Echeverri’s prior research had shown that, in both axolotls and humans, the c-Fos gene is up-regulated in the glial cells of the nervous system after spinal cord injury. She also knew that c-Fos cannot act alone.
“It’s what we call an obligate heterodimer, so it has to have a partner in life,” says Echeverri. “c-Fos has a different partner in axolotl than it has in humans and this seems to drive a completely different response to injury.”
In human injury response, c-Fos is paired with the gene c-Jun. In axolotls, however, Echeverri and her team determined that c-Fos is activated with the gene JunB. This difference in gene activation was traced to the actions of microRNAs, which regulate gene expression.

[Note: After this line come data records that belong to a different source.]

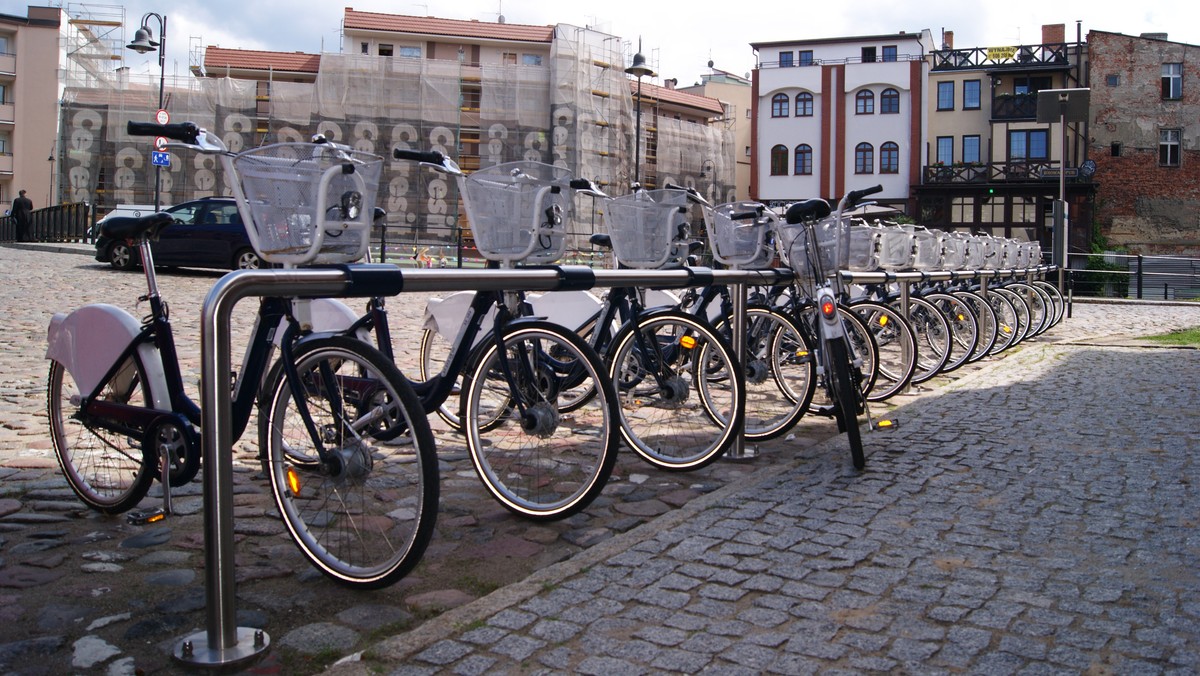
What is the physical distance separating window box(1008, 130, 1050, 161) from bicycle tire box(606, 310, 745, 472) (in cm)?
5311

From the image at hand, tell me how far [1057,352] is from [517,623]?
1037cm

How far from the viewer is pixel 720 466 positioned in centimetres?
567

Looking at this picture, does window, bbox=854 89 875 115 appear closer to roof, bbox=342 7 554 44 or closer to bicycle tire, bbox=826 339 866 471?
roof, bbox=342 7 554 44

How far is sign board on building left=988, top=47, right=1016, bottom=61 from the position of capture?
55156mm

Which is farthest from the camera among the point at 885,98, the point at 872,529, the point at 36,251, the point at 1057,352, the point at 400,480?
the point at 885,98

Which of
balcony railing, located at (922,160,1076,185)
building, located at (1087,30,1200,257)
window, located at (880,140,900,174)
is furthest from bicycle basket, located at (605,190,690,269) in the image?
window, located at (880,140,900,174)

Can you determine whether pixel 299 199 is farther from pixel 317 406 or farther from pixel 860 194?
pixel 860 194

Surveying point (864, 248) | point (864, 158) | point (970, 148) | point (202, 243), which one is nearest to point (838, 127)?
point (864, 158)

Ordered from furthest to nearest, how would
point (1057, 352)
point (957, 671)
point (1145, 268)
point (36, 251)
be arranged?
point (1145, 268)
point (36, 251)
point (1057, 352)
point (957, 671)

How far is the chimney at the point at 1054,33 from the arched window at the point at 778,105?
15.0m

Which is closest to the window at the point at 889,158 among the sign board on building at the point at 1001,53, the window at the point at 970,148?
the window at the point at 970,148

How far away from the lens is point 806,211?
230 inches

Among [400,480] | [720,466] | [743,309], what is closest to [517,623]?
[400,480]

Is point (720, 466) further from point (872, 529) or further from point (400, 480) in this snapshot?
point (400, 480)
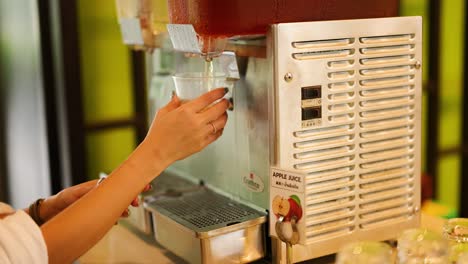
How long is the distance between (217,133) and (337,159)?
0.28 m

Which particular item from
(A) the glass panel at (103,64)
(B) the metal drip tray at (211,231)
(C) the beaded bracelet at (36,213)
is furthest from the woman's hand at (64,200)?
(A) the glass panel at (103,64)

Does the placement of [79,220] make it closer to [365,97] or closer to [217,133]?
[217,133]

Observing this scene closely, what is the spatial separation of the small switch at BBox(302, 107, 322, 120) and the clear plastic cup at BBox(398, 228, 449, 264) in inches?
13.0

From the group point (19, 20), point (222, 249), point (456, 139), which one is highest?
point (19, 20)

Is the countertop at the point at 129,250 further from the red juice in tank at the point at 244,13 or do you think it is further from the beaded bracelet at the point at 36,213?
the red juice in tank at the point at 244,13

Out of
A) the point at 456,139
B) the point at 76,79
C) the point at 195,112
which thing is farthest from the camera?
the point at 456,139

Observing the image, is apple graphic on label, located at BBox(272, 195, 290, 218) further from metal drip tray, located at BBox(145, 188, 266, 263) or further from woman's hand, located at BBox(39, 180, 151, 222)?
woman's hand, located at BBox(39, 180, 151, 222)

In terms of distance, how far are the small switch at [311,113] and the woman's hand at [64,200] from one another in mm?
375

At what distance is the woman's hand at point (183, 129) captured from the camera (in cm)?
125

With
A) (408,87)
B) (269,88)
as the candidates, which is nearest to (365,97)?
(408,87)

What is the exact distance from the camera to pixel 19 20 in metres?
2.95

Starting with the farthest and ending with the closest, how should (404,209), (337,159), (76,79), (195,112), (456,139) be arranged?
1. (456,139)
2. (76,79)
3. (404,209)
4. (337,159)
5. (195,112)

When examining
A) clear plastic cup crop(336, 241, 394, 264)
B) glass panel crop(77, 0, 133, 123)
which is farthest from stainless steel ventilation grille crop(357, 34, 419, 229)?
glass panel crop(77, 0, 133, 123)

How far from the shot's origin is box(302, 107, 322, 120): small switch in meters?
1.34
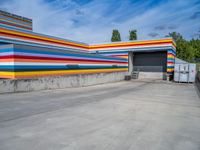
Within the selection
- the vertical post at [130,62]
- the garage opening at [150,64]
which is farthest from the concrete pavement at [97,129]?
the vertical post at [130,62]

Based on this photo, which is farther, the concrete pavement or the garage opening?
the garage opening

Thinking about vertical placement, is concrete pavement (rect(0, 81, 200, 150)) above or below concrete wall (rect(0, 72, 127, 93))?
below

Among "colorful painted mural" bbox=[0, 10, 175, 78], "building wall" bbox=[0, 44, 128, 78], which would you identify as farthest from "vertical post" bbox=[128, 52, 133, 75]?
"building wall" bbox=[0, 44, 128, 78]

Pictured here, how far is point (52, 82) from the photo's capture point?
1071 centimetres

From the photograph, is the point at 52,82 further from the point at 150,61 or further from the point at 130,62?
the point at 150,61

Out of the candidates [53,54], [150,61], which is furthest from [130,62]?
[53,54]

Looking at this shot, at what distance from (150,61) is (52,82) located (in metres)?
14.4

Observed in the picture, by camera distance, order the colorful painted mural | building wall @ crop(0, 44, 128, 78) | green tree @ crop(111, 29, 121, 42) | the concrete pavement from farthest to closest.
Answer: green tree @ crop(111, 29, 121, 42) < the colorful painted mural < building wall @ crop(0, 44, 128, 78) < the concrete pavement

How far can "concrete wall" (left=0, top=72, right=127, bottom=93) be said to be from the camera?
8375 millimetres

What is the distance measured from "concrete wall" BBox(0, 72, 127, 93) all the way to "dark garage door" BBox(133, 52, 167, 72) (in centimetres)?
649

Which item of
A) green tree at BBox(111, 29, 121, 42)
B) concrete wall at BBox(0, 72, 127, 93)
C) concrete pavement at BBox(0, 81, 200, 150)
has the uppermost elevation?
green tree at BBox(111, 29, 121, 42)

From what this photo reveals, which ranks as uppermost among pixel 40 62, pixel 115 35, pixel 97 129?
pixel 115 35

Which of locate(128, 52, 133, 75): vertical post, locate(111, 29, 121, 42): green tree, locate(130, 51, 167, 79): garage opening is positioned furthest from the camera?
locate(111, 29, 121, 42): green tree

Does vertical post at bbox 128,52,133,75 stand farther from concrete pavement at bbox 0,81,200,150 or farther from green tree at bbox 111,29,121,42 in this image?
green tree at bbox 111,29,121,42
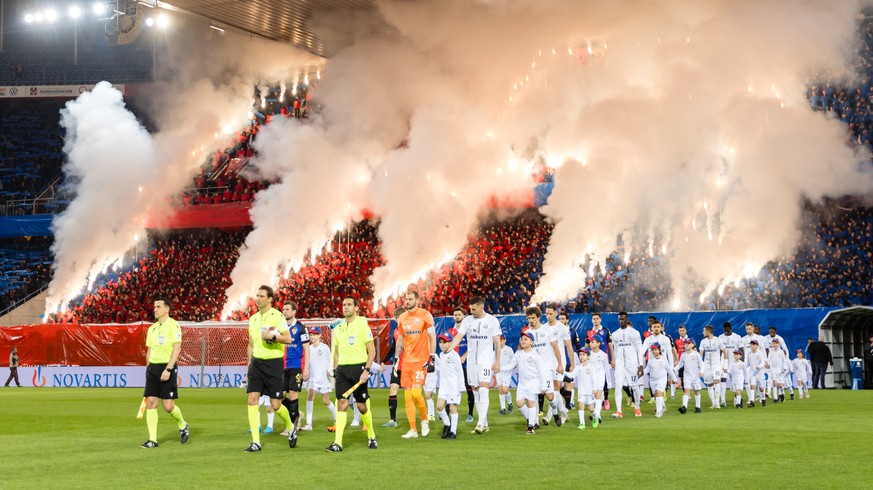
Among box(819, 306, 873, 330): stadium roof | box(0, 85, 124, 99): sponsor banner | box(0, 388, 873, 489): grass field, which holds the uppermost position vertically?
box(0, 85, 124, 99): sponsor banner

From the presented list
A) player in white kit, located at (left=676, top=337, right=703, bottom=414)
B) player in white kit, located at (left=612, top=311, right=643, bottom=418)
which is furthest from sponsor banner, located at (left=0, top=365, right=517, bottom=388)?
player in white kit, located at (left=612, top=311, right=643, bottom=418)

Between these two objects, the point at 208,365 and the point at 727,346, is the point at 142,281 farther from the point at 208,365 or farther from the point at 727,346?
the point at 727,346

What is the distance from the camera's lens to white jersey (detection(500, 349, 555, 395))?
16375mm

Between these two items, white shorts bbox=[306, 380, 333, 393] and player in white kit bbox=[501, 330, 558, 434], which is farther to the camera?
white shorts bbox=[306, 380, 333, 393]

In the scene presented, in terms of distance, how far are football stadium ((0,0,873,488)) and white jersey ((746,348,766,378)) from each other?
0.18 feet

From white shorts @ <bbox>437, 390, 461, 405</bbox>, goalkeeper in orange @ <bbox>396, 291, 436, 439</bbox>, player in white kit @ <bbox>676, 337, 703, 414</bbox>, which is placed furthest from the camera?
player in white kit @ <bbox>676, 337, 703, 414</bbox>

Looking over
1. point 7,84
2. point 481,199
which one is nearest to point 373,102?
point 481,199

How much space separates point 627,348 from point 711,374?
296 cm

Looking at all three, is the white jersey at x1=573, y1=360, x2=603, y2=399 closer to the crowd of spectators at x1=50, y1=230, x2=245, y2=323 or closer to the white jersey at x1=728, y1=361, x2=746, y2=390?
the white jersey at x1=728, y1=361, x2=746, y2=390

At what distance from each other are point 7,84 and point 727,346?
169 ft

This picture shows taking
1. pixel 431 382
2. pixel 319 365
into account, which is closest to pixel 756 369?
pixel 431 382

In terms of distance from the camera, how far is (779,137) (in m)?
43.0

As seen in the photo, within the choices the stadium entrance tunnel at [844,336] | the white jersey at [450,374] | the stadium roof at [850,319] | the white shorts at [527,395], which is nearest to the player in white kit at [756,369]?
the stadium roof at [850,319]

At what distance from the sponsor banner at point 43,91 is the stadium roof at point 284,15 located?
12.5m
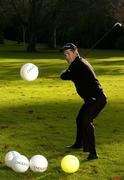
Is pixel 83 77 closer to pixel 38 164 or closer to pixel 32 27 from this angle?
pixel 38 164

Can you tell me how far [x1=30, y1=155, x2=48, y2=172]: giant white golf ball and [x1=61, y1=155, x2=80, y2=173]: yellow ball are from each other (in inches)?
13.6

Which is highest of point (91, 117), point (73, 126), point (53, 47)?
point (91, 117)

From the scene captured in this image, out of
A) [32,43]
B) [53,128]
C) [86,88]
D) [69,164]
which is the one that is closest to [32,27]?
[32,43]

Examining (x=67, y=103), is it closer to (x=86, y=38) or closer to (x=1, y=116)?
(x=1, y=116)

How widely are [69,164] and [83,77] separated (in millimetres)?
1839

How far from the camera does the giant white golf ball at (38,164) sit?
9203 mm

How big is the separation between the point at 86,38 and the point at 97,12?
9.90 metres

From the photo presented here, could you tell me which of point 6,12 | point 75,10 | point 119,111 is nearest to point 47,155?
point 119,111

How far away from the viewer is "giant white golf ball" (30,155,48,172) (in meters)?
9.20

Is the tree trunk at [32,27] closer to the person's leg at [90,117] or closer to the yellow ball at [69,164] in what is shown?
the person's leg at [90,117]

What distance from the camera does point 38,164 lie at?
9227mm

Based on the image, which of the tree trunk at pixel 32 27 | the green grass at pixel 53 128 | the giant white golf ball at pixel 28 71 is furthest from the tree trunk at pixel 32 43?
the giant white golf ball at pixel 28 71

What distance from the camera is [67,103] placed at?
1912 cm

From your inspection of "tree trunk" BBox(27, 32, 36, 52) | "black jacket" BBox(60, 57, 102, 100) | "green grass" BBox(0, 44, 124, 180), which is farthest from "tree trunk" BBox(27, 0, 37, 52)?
"black jacket" BBox(60, 57, 102, 100)
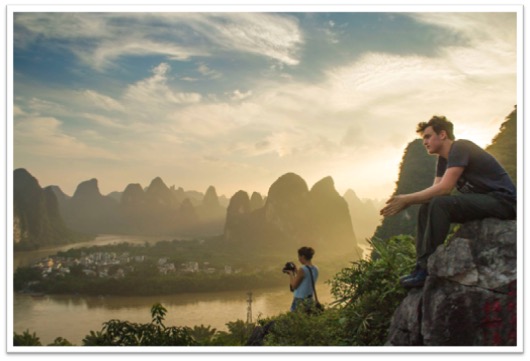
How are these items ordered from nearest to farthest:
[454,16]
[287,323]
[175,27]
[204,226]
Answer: [287,323], [454,16], [175,27], [204,226]

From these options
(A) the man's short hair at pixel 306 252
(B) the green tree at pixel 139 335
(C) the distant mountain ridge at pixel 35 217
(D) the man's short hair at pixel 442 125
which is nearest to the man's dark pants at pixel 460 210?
(D) the man's short hair at pixel 442 125

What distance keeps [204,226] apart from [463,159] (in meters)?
89.4

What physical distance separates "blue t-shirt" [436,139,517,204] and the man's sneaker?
660 mm

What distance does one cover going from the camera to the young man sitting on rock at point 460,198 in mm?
2580

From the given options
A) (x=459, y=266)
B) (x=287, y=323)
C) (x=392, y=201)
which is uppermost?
(x=392, y=201)

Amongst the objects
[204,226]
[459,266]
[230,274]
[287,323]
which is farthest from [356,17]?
[204,226]

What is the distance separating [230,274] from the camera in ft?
112

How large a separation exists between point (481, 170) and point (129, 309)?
26.3 metres

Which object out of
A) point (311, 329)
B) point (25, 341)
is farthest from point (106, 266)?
point (311, 329)

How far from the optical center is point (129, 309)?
25.5 meters

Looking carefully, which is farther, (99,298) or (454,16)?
(99,298)

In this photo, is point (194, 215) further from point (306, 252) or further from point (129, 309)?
point (306, 252)

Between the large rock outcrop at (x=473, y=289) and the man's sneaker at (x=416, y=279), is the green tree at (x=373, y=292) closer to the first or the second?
the man's sneaker at (x=416, y=279)
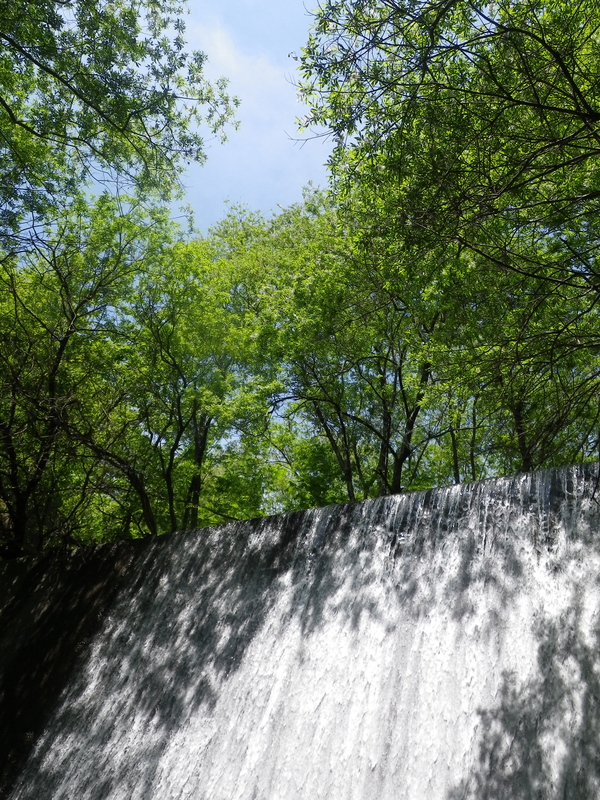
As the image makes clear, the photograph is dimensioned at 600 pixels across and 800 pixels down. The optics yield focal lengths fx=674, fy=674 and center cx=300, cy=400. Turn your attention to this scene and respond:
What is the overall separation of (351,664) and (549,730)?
187 cm

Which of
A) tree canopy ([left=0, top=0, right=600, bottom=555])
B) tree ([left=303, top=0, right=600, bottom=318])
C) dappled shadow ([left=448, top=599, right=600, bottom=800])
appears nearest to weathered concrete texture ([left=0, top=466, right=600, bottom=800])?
dappled shadow ([left=448, top=599, right=600, bottom=800])

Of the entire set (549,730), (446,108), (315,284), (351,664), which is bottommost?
(549,730)

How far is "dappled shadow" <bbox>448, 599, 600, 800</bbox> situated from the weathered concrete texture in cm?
1

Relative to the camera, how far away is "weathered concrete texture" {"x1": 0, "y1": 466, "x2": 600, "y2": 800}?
4922 millimetres

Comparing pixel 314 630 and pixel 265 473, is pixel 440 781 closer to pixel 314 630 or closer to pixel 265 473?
pixel 314 630

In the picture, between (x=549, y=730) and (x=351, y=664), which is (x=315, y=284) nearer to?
(x=351, y=664)

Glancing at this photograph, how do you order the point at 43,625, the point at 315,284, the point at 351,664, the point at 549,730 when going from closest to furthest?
1. the point at 549,730
2. the point at 351,664
3. the point at 43,625
4. the point at 315,284

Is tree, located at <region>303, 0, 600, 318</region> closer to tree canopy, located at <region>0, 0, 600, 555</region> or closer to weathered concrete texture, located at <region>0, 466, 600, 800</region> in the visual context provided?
tree canopy, located at <region>0, 0, 600, 555</region>

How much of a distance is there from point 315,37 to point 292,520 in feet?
17.0

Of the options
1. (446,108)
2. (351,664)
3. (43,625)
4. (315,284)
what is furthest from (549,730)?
(315,284)

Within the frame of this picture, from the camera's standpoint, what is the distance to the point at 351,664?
604 cm

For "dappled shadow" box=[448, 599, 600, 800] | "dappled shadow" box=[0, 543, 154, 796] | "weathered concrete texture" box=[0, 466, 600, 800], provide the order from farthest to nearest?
"dappled shadow" box=[0, 543, 154, 796], "weathered concrete texture" box=[0, 466, 600, 800], "dappled shadow" box=[448, 599, 600, 800]

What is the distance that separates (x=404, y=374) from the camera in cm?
1288

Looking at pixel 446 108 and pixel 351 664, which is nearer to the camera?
pixel 446 108
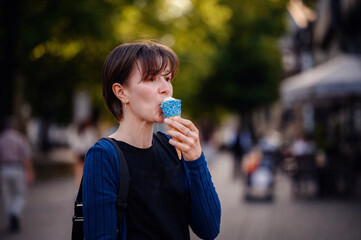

By modifying gene expression by the axolotls’ microRNA, they were able to force the human pairing of c-Fos with c-Jun. The salamanders with the human pairings were unable to regain a functioning spinal cord after injury, instead forming the scar tissue that occurs in human injury repair. Follow-up studies will investigate if the reverse is true in human cells.
“The genes involved in regeneration in axolotl are highly conserved between humans and axolotls, and it doesn’t appear so far that axolotls have regeneration-specific genes,” says Echeverri. “It’s all about who you partner with directly after injury, and how that drives you toward either regeneration or forming scar tissue. It’s kind of like in life, who you partner with can have a really positive or negative effect.”
Understanding the axolotl spinal cord regeneration and its differences from–and, more interestingly, similarities to–the human process could help researchers and eventually doctors improve treatment for severe human spinal cord injuries.
“That has a huge translation potential not just for spinal cord injury in humans, but also for a lot of neurodegenerative diseases,” Echeverri says.
“MBL has a history of making basic discoveries in research organisms that the general person on the street may not think have any relevance to human health,” she says. “But major discoveries have been made from studying animals like axolotls or jelly fish, and here at MBL we have that freedom to work on those really basic questions.”
AP-1cFos/JunB/miR-200a regulate the pro-regenerative glial cell response during axolotl spinal cord regeneration
Salamanders have the remarkable ability to functionally regenerate after spinal cord transection. In response to injury, GFAP+ glial cells in the axolotl spinal cord proliferate and migrate to replace the missing neural tube and create a permissive environment for axon regeneration. Molecular pathways that regulate the pro-regenerative axolotl glial cell response are poorly understood. Here we show axolotl glial cells up-regulate AP-1cFos/JunB after injury, which promotes a pro-regenerative glial cell response. Injury induced upregulation of miR-200a in glial cells supresses c-Jun expression in these cells. Inhibition of miR-200a during regeneration causes defects in axonal regrowth and transcriptomic analysis revealed that miR-200a inhibition leads to differential regulation of genes involved with reactive gliosis, the glial scar, extracellular matrix remodeling and axon guidance. This work identifies a unique role for miR-200a in inhibiting reactive gliosis in axolotl glial cells during spinal cord regeneration.